According to CTC – a statutory body created to investigate, discourage and prevent restrictive practices in industry – Innscor irregularly increased its stake in NatFoods from 36 percent to 49,9 percent.

The group later sold 12 percent to Tiger Brands leaving it with 37,82 percent.

It is CTC’s contention that Innscor advised the regulator of the transactions in 2012, well after its investigations had commenced, and that the group – with stakes in a dozen renowned companies – is crowding many businesses out of the food industry.

The group has in the past few years made several acquisitions under its strategy of backward integration within the fast-moving consumer goods supply chain.
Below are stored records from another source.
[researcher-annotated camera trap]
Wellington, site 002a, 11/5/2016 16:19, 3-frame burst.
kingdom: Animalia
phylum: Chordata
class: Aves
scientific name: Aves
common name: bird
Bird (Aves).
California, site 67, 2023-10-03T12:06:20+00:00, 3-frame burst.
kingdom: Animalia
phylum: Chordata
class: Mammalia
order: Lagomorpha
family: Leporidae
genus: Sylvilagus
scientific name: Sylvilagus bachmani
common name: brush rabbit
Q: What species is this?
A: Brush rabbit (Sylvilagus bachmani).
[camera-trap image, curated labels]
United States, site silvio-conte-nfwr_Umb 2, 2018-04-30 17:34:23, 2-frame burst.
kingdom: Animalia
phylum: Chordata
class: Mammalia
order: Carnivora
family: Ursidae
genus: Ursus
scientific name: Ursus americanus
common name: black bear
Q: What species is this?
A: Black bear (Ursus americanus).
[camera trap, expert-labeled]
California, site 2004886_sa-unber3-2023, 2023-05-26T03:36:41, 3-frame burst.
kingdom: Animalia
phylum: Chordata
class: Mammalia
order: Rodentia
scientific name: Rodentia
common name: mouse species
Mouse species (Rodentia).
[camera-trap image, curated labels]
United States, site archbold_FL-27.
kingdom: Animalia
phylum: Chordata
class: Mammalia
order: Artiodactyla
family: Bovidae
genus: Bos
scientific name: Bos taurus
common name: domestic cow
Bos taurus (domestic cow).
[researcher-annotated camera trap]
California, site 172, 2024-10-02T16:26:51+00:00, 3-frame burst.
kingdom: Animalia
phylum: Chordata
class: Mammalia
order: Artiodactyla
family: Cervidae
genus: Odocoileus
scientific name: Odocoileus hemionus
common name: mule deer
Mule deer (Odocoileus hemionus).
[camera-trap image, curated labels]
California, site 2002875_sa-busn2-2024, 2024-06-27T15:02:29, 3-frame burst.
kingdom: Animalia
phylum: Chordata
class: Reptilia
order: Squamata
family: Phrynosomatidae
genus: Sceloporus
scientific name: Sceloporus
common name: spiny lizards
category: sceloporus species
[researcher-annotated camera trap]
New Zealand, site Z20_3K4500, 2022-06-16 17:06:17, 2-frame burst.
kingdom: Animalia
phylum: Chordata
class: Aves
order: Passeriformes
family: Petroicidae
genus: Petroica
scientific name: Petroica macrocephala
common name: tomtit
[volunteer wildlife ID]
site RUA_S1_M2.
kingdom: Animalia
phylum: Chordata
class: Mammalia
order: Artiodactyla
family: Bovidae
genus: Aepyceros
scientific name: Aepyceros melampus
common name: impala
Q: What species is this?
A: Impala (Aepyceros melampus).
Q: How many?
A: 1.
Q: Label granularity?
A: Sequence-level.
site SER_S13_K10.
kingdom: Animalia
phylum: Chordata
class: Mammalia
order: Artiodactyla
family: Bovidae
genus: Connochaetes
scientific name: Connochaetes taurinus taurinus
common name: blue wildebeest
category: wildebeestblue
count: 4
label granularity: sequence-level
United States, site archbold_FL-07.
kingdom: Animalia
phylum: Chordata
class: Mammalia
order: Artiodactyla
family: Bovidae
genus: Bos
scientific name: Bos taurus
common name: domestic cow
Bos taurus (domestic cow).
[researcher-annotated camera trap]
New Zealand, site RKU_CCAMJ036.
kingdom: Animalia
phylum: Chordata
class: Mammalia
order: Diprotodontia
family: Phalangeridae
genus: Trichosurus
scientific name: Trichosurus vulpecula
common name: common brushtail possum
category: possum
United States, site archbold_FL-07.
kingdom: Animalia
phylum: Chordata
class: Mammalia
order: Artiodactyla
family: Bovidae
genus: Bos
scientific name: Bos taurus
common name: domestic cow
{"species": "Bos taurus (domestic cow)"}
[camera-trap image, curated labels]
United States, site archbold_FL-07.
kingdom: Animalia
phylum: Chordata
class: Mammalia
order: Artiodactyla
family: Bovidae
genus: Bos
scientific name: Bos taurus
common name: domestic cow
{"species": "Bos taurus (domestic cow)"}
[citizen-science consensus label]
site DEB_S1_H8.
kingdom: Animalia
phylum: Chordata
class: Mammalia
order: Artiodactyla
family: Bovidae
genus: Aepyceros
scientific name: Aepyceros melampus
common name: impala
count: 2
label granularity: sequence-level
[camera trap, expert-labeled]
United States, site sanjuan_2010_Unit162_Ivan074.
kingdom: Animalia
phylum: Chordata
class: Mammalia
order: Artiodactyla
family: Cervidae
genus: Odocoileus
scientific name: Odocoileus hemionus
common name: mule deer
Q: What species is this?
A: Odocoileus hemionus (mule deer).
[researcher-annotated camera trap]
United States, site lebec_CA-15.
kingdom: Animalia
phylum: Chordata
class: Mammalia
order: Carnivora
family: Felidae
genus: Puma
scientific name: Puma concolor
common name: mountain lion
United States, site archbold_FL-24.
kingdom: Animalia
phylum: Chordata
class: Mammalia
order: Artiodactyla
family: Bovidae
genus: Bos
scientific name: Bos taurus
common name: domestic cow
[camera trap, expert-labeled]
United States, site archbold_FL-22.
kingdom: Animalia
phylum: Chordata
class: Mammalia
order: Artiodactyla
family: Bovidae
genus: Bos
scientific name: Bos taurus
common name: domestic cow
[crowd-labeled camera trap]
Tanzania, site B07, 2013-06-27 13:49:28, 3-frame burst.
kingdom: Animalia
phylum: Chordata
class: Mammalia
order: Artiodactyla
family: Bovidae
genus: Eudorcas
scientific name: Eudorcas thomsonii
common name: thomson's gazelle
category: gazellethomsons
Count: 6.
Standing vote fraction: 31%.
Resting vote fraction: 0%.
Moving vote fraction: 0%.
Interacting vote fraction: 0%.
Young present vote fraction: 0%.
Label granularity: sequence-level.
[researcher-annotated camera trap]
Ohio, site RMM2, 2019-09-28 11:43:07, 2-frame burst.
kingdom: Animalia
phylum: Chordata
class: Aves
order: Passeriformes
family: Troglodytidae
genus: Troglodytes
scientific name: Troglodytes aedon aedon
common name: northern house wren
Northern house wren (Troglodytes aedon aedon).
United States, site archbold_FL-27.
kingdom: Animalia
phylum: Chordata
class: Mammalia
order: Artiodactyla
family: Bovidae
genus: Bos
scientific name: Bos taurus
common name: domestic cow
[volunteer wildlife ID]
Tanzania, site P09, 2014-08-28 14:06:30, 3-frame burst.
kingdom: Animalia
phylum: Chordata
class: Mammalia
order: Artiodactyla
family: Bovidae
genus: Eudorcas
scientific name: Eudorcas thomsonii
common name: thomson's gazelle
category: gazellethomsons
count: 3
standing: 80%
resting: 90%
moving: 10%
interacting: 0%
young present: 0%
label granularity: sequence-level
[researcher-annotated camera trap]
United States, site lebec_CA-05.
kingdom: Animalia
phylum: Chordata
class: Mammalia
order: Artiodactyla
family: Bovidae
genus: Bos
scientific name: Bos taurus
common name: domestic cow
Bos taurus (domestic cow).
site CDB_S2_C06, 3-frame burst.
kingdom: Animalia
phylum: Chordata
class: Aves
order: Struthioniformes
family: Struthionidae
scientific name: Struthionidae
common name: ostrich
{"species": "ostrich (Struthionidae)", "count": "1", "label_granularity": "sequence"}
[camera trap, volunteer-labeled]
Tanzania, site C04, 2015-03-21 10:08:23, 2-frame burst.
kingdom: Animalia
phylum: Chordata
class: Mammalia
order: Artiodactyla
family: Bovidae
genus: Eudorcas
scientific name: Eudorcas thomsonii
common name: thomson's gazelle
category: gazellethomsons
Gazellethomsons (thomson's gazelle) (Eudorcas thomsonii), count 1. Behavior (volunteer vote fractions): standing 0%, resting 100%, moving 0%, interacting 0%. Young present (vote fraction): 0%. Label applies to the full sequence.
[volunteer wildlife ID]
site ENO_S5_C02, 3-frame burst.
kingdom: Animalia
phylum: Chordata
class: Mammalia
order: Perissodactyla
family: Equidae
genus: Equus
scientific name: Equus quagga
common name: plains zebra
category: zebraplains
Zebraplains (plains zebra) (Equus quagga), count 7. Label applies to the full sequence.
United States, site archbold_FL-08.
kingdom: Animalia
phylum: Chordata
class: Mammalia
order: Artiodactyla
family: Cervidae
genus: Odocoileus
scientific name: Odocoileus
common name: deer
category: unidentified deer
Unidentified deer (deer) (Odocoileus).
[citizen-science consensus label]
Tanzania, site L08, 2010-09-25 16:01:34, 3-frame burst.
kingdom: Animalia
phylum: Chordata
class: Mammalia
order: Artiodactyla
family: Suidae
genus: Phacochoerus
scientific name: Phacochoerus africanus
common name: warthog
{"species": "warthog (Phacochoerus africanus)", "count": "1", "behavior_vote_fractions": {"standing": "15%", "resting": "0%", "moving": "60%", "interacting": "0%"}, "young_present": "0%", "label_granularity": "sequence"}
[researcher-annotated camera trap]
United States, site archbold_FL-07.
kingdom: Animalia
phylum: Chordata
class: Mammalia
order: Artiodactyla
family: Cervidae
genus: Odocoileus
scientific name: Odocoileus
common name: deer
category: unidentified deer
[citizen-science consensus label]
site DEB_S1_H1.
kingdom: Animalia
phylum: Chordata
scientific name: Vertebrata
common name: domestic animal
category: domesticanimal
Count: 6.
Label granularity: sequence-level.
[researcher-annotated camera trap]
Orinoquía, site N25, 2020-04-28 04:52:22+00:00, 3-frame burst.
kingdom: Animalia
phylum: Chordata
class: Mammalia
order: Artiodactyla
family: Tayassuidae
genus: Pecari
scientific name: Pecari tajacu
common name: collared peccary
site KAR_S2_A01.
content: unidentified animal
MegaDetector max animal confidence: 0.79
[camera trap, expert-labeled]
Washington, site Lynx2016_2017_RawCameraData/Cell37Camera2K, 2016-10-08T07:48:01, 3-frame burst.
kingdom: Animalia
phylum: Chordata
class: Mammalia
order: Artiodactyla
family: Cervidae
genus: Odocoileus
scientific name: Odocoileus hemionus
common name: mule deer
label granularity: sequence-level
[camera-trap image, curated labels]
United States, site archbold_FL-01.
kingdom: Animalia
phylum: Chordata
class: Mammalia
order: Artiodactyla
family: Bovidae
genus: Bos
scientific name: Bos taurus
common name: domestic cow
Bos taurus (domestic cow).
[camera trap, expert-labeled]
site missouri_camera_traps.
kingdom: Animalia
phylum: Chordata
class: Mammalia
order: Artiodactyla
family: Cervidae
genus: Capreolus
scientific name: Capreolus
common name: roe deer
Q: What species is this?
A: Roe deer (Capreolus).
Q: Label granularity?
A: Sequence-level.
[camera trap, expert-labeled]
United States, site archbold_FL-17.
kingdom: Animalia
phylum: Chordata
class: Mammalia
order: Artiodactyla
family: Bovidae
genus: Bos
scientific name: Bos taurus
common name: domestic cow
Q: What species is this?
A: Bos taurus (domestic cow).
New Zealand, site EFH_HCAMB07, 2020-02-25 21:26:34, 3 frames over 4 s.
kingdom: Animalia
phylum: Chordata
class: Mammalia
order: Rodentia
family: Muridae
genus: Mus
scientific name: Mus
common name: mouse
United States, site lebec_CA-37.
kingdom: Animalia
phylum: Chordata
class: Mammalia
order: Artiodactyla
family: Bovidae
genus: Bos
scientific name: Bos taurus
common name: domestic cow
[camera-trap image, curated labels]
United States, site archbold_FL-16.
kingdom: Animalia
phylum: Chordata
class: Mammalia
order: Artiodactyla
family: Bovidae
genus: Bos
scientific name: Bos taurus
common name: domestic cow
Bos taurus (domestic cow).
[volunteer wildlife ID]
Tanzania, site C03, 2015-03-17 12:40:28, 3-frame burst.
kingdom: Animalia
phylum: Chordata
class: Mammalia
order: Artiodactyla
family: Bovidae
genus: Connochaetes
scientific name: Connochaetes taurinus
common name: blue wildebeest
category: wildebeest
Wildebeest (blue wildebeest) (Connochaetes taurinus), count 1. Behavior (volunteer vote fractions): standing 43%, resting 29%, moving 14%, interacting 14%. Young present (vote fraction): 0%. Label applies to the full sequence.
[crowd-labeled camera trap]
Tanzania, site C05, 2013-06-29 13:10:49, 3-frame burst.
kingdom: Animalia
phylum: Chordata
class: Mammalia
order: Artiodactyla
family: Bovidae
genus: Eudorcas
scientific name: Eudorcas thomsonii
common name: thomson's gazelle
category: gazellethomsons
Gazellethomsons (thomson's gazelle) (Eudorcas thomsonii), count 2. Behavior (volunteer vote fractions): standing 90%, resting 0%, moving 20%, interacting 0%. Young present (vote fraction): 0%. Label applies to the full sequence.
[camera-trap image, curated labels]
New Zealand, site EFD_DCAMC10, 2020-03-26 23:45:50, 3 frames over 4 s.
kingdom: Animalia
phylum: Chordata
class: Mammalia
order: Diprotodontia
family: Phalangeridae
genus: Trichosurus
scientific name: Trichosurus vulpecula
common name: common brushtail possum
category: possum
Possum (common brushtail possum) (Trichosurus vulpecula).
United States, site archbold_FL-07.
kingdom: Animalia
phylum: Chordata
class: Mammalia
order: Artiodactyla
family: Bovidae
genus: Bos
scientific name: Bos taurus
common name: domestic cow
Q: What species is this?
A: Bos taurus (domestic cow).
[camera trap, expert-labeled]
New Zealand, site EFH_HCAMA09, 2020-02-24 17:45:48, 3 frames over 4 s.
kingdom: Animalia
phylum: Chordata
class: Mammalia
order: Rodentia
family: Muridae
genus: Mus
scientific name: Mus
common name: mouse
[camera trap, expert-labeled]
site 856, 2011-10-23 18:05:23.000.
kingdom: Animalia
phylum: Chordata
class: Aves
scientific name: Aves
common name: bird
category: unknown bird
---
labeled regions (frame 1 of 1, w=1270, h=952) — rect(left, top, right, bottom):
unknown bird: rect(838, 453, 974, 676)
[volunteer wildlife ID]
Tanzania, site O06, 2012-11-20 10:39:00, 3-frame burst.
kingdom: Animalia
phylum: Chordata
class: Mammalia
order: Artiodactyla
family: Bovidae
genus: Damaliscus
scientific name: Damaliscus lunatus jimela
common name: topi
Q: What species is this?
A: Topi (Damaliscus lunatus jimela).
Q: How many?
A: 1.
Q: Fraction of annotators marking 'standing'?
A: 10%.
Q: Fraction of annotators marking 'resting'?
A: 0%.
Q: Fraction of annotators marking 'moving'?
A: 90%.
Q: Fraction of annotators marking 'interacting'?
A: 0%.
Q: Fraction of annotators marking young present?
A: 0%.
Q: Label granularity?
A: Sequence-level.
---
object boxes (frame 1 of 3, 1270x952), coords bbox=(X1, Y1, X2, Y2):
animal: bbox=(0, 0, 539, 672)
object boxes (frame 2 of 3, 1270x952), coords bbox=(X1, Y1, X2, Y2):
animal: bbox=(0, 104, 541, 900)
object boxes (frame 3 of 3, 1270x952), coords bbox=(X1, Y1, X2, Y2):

The group purchased a 49 percent stake in July 2009 of Irvine’s Zimbabwe, a major producer of chicken and table eggs.

It also shored up its interest in Colcom Holdings Limited, the country’s single largest pork producer and has a controlling interest in biscuit maker Iris and Breathway, commonly known as Zap-snacks.

The conglomerate runs a vibrant retail division which consists of the Spar Corporate Store retail operations and the fast foods operations that include Chicken Inn, Baker’s Inn, Creamy Inn and the local Nando’s franchise.

The Innscor boss also said the group’s financial statements published at the last financial year-end included fair value adjustments arising from the consolidation of NatFoods and Irvine’s Zimbabwe (Private) Limited, which were accounted for as subsidiaries with effect from July 1 2013.

“In the interests of consistency, the Board has restated the interim results at the 31st of December 2013 to comply with the above changes.”

“This restatement has had the effect of increasing basic earnings per share in the comparative prior period from the previously reported 3 cents to 9,94 cents, while headline earnings per share for the same period reduces marginally from the previously reported 2,75 cents to 2,73 cents. All other comparative statements remain unchanged,” he said.

The consolidation of National Foods and Irvine’s has changed the working capital profile of the group.

Meanwhile, in the six months ended December 31, 2014, the group recorded an operating profit of $46 million, a $32 million profit before tax and revenue of $513 million.